J'avais eu un problème +/- similaire au tien lors de l'installation d'une imprimante canon. D'abord, j'avais installé depuis le cd d'install fournis avec l'imprimante. Ca n'allait pas. Il me m'était aussi que les gestionnaire n'avait pas été installer. J'ai ensuite été prendre le driver chez canon qui normalement fonctionnerai vu que c'était le driver panther. Ca n'allait toujours pas. Ensuite, J'ai fait une recherche dans le finder (pomme+f) et j'ai jeter tous ce qui concernait mon imprimante. (préférence, driver,....) J'ai tous mis a la corbeille et je l'ai vidé. Après j'ai été reprendre le driver chez canon, et l'ai installez et ca fonctionnait  :mouais: Elle était reconnue


----------



## Michel Aix (26 Octobre 2004)

Je voudrais remplacer ma Canon s500 par une multifonction Canon.
Problème: je n'en ai pas trouvé avec pilote pour OSX, à la différence des imprimantes simples.
Est-ce que j'ai mal vu ?


----------



## drumfly (28 Octobre 2004)

merci beaucoup,

j'ai tout viré et ré-installé, maintenant ça marche. J'ai même pu ré-installer le driver de ma petite imprimante de tous les jours (une S300). Avec le précaution de laisser l'autre imprimante éteinte pendant l'install, ça marche super maintenant.


----------



## greg2 (1 Novembre 2004)

Pour la LBP 4i je me demande si je peux utiliser le driver d'une autre laser?...


----------



## Zzz steeve zzZ (2 Novembre 2004)

Salut,
Ayant décidé de virer mon pc de bureau pour un g5 (j'ai déjà un ibook), je me trouve confronté à un pbm...
J'ai acheté il y a pas longtemps, une imprimante multifontion canon mp730. Je ne pensais pas à l'époque passait au g5. J'en suis super content mais voilà le pbm: c'est qu'il n'existe pas de drivers pour cette imprimante :s.
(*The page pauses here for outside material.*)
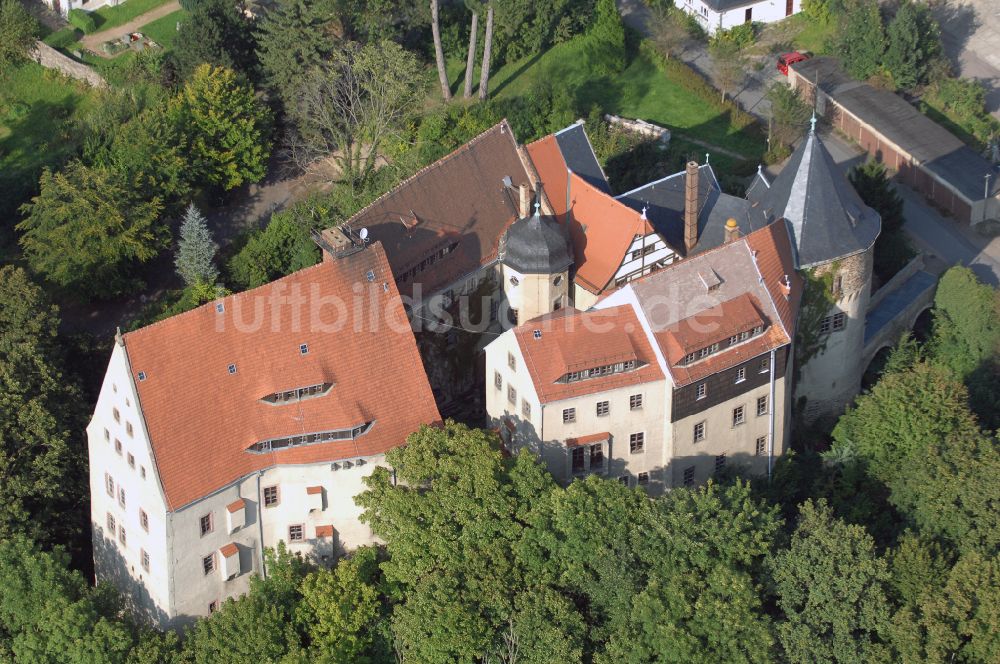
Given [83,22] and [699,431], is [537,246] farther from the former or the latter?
[83,22]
Même si elle fonctionne en autonome pour les fax, photocopie... je ne peux pas imprimer avec le mac, ni envoyer de fax (pas indispensable ça) et encore moins scanner...
y aurait-il une solution pour pouvoir au moins imprimer dans un premier temps puis scanner ensuite???...
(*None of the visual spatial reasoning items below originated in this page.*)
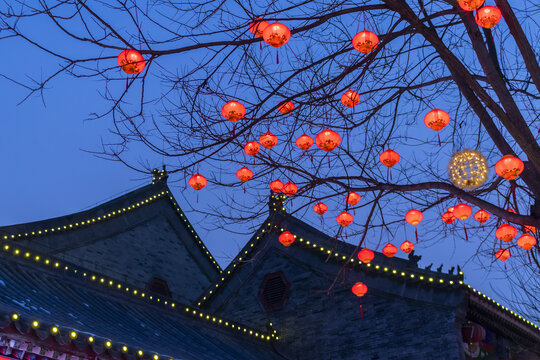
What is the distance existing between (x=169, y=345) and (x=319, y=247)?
5177 mm

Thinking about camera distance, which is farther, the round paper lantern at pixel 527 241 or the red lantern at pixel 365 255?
the red lantern at pixel 365 255

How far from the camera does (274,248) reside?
14828 millimetres

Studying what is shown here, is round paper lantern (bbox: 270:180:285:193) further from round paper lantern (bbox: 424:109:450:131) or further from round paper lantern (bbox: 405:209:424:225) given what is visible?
round paper lantern (bbox: 424:109:450:131)

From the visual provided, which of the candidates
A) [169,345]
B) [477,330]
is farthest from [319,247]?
[169,345]

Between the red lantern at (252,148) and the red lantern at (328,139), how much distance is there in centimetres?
92

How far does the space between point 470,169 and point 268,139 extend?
2.48m

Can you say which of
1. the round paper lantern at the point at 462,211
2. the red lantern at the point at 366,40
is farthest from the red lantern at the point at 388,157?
the red lantern at the point at 366,40

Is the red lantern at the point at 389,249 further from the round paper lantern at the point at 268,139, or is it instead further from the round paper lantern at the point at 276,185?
the round paper lantern at the point at 268,139

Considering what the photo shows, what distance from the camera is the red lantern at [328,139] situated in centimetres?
A: 702

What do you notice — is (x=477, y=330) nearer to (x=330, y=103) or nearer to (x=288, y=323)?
(x=288, y=323)

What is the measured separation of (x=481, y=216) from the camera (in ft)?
27.5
Merci car ça gâche un peu ma joie de switcher...


----------



## Zzz steeve zzZ (2 Novembre 2004)

Je pense à un truc. Au pire, si j'achète virtual pc 7, je purrais installer et utiliser pleinement mon imprimante sur port usb avec mon g5?

Peut-on par glisser déposer, prendre un fichier du mac et le mettre sur le bureau de win 2000 simplement?


Merci


----------



## golf (3 Novembre 2004)

Michel Aix a dit:
			
		

> ...Problème: je n'en ai pas trouvé avec pilote pour OSX, à la différence des imprimantes simples.
> Est-ce que j'ai mal vu ?





			
				Zzz steeve zzZ a dit:
			
		

> ...mais voilà le pbm: c'est qu'il n'existe pas de drivers pour cette imprimante...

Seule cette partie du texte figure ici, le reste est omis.